Please edit everything from "曾慶福王樂剛篆書個性簽名怎么寫" down to "Read Yotsubato! (EN) Manga Online" so that "Manga" becomes "Comic", and return those lines with nothing else changed.

## [STORED DATA]
○ ○ ○ ○

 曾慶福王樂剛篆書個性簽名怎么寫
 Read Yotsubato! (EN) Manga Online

○ ○ ○ ○

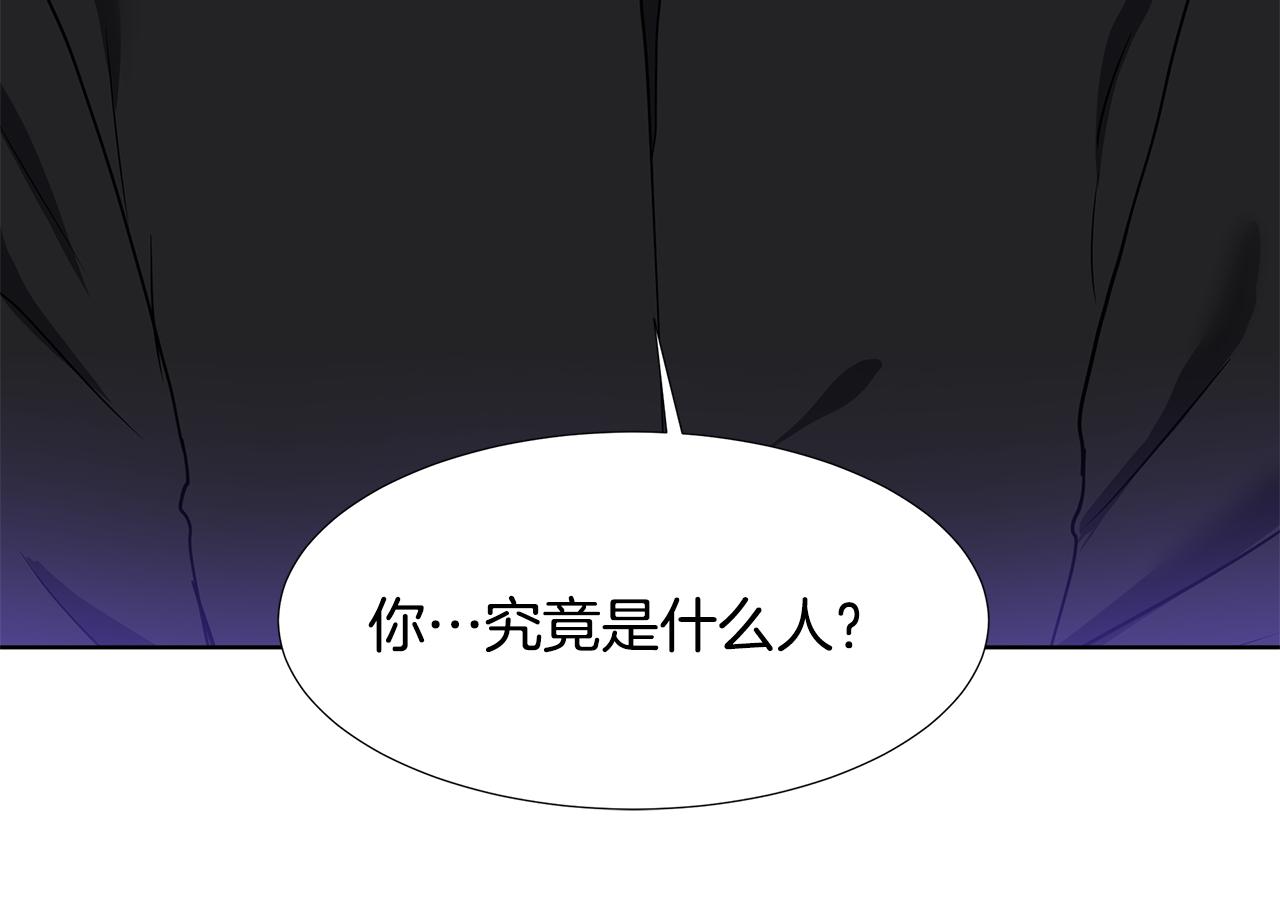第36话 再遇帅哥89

○ ○ ○ ○

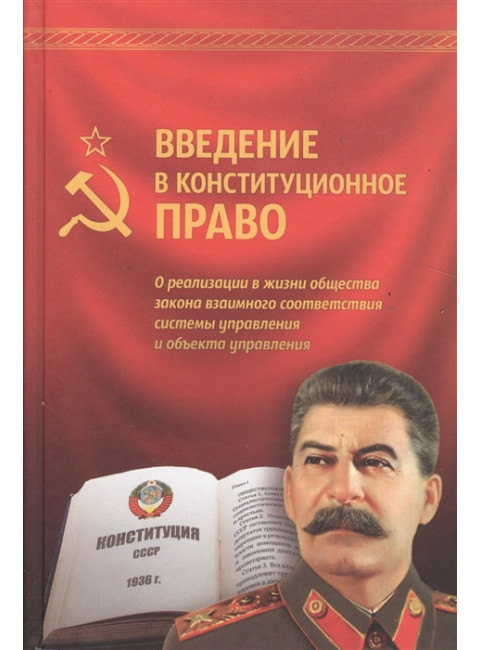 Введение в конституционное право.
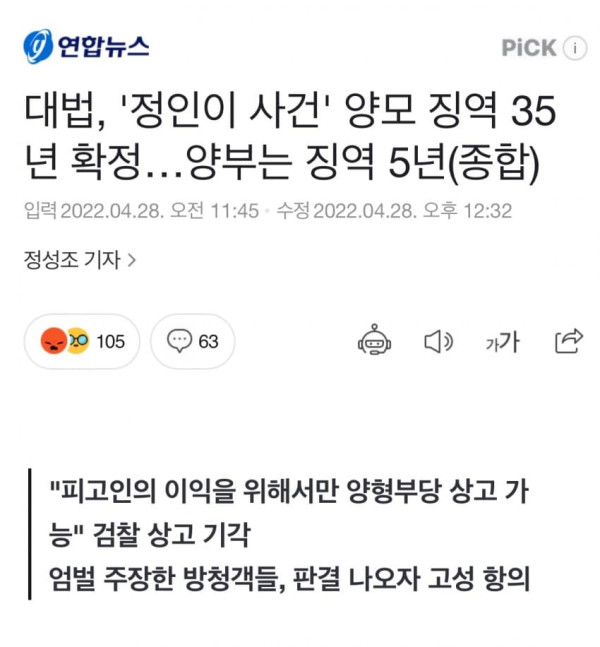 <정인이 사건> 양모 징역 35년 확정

○ ○ ○ ○

## [RESULT OF THE TASK]
 曾慶福王樂剛篆書個性簽名怎么寫
 Read Yotsubato! (EN) Comic Online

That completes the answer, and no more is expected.